== DATA PROVIDED ==

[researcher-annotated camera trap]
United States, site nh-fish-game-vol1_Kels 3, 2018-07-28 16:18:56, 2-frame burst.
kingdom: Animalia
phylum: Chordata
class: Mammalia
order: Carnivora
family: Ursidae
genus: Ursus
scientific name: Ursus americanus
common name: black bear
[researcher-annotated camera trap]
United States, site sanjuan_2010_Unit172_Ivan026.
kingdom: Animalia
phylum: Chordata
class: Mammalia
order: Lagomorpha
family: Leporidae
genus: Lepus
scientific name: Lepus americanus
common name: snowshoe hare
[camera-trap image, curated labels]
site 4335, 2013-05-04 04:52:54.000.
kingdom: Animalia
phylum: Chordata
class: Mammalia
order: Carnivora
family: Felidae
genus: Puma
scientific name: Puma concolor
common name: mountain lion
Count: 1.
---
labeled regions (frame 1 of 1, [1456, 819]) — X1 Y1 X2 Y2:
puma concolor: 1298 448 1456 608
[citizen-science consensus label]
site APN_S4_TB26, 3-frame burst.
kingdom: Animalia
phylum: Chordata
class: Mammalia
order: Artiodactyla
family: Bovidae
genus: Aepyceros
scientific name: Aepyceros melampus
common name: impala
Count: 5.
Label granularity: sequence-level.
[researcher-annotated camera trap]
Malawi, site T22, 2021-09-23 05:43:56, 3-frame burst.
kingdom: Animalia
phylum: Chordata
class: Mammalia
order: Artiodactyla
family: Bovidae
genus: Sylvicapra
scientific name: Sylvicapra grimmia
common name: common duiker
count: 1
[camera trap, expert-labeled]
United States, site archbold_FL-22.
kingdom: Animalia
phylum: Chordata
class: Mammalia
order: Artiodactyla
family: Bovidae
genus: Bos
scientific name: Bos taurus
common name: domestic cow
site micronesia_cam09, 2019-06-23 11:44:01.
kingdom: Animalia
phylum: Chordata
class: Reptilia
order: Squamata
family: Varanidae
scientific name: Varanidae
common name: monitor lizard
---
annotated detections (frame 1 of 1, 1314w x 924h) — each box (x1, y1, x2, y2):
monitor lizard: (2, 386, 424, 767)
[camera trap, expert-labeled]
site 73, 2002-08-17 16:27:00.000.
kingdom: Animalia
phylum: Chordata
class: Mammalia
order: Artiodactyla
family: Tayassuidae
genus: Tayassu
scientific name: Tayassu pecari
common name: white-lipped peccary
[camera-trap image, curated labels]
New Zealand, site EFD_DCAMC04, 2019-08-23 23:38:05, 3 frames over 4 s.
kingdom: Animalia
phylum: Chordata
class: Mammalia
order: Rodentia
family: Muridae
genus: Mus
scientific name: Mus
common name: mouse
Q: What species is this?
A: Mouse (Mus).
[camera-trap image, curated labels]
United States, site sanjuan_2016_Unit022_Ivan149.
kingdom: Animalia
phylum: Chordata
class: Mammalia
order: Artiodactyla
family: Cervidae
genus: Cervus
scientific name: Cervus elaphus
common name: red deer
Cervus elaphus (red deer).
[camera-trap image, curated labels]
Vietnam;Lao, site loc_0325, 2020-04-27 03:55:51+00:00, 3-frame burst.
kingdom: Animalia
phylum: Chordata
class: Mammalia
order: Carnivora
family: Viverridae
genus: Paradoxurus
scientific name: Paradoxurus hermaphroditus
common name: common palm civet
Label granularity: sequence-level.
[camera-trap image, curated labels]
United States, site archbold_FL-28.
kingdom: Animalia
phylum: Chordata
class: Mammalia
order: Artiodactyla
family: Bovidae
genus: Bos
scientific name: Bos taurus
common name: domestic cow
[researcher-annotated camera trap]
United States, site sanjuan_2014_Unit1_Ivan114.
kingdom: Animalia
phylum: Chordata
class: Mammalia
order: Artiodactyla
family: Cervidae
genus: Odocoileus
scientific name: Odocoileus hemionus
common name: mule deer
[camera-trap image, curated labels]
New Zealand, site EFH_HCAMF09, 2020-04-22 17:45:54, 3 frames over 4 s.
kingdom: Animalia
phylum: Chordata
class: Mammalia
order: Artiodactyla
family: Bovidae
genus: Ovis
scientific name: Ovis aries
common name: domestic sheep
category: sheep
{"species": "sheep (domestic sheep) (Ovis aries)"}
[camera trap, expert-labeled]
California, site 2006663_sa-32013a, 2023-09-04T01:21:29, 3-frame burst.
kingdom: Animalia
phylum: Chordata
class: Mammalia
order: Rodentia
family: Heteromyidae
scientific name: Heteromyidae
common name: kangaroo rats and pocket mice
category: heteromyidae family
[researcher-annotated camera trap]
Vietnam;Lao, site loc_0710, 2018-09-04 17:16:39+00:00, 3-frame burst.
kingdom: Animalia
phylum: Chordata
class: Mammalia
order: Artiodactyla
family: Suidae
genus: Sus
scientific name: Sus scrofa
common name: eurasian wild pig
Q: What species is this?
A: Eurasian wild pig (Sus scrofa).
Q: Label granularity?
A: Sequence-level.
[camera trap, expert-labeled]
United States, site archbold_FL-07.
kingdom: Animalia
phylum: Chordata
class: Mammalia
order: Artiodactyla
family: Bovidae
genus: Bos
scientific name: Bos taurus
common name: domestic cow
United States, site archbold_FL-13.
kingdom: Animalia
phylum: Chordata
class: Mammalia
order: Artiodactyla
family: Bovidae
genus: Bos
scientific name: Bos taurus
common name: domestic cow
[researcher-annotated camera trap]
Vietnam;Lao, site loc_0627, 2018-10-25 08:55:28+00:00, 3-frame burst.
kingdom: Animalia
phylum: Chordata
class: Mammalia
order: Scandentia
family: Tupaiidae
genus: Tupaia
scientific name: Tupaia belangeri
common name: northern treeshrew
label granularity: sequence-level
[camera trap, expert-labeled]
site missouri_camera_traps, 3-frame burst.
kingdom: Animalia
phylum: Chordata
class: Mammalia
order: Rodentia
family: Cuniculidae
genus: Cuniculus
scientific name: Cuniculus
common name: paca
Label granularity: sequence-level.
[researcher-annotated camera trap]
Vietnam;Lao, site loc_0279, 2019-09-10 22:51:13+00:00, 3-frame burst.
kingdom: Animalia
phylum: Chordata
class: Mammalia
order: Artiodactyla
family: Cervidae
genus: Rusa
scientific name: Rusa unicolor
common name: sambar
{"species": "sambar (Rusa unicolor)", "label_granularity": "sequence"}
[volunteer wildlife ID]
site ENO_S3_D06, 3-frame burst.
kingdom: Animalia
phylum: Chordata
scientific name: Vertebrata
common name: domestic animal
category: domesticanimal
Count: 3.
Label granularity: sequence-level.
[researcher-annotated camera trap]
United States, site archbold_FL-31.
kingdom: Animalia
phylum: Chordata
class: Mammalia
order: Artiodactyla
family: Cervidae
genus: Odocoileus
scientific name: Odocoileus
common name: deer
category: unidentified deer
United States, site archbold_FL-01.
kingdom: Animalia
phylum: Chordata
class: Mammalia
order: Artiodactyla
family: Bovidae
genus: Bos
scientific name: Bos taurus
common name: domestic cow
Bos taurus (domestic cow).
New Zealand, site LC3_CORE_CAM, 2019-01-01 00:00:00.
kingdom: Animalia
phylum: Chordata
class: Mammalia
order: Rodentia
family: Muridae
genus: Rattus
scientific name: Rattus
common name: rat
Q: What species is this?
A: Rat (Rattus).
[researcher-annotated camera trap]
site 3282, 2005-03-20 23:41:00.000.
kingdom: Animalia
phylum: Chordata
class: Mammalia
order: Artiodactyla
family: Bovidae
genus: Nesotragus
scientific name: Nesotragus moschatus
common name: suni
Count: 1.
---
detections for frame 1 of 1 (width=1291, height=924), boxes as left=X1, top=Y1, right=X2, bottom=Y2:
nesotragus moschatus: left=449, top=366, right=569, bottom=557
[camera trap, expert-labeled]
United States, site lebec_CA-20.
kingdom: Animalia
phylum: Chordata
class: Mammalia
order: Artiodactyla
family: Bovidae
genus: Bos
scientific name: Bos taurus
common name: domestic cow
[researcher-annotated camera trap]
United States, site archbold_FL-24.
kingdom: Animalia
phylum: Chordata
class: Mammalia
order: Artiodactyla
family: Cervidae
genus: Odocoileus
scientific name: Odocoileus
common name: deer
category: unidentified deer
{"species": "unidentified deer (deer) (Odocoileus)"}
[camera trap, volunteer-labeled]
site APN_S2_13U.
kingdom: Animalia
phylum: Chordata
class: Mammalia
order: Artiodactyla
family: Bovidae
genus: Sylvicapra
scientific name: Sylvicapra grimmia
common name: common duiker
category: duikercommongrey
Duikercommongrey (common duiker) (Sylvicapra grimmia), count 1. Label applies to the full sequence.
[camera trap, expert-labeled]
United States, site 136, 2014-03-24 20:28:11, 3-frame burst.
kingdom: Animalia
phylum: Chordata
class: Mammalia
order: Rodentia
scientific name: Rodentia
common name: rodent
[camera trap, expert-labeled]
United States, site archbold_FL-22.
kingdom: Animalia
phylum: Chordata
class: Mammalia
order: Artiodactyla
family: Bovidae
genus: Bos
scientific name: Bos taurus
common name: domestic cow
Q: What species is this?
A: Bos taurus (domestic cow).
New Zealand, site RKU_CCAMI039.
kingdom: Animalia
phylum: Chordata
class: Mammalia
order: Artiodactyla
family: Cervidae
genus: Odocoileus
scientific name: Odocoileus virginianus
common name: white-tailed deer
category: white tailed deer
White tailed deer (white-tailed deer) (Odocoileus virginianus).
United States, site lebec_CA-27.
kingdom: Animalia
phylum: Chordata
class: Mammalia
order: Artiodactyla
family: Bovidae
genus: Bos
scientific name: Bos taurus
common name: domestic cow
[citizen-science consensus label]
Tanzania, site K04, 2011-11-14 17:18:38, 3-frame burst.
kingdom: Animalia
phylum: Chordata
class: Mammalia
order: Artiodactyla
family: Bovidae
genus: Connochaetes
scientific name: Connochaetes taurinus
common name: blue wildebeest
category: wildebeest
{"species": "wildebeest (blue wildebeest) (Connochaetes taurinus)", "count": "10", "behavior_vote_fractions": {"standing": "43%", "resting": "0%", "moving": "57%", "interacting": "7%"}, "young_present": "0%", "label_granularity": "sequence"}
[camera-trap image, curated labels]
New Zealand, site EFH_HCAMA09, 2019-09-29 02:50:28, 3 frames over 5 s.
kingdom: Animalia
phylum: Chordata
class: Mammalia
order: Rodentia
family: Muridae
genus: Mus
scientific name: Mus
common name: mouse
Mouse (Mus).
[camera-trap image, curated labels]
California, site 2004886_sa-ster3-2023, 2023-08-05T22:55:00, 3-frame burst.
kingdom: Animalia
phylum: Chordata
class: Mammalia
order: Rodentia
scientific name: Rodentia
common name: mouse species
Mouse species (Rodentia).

== TASK INSTRUCTIONS ==
Go through the material and copy every line in which the word "Rusa" occurs.

== WRITTEN ANSWER ==
genus: Rusa
scientific name: Rusa unicolor
{"species": "sambar (Rusa unicolor)", "label_granularity": "sequence"}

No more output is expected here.